Start of Data provided

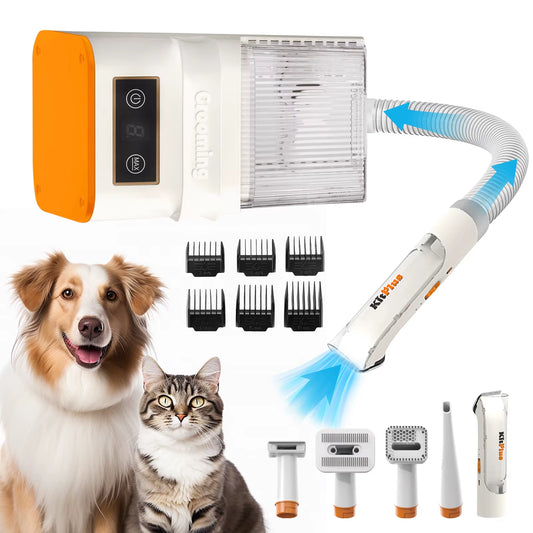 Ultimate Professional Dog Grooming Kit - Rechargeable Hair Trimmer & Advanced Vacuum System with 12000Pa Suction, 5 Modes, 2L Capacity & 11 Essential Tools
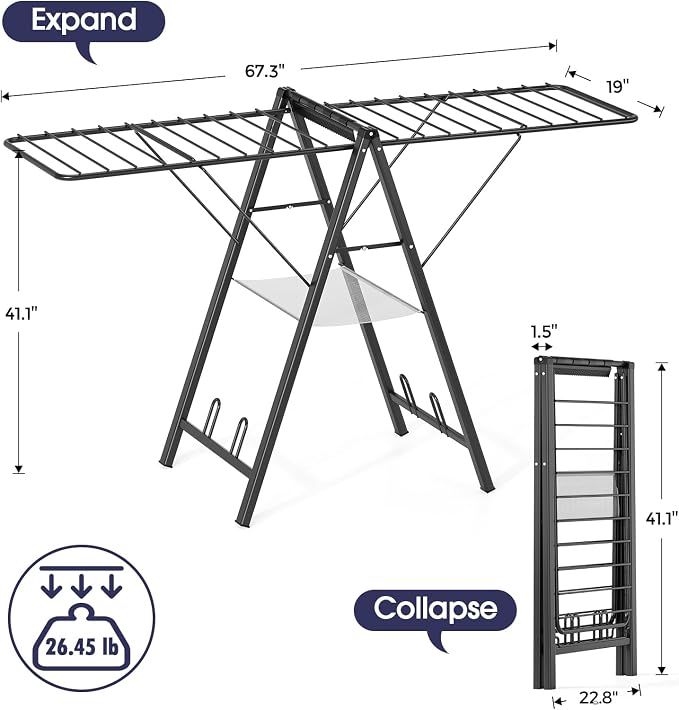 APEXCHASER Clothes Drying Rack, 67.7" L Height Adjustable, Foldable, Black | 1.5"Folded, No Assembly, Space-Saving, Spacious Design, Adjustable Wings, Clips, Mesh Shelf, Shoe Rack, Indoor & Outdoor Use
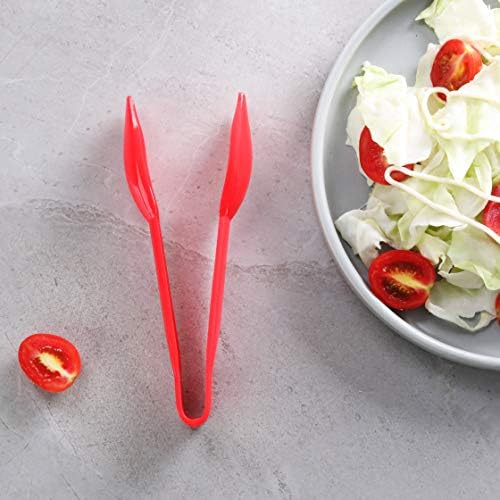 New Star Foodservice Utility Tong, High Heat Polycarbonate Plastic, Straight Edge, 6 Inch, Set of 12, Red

End of Data provided

* [Exercise details]:
Give back the entire listing verbatim, without the pictures.

* [Answer to this problem]:
 Ultimate Professional Dog Grooming Kit - Rechargeable Hair Trimmer & Advanced Vacuum System with 12000Pa Suction, 5 Modes, 2L Capacity & 11 Essential Tools
 APEXCHASER Clothes Drying Rack, 67.7" L Height Adjustable, Foldable, Black | 1.5"Folded, No Assembly, Space-Saving, Spacious Design, Adjustable Wings, Clips, Mesh Shelf, Shoe Rack, Indoor & Outdoor Use
 New Star Foodservice Utility Tong, High Heat Polycarbonate Plastic, Straight Edge, 6 Inch, Set of 12, Red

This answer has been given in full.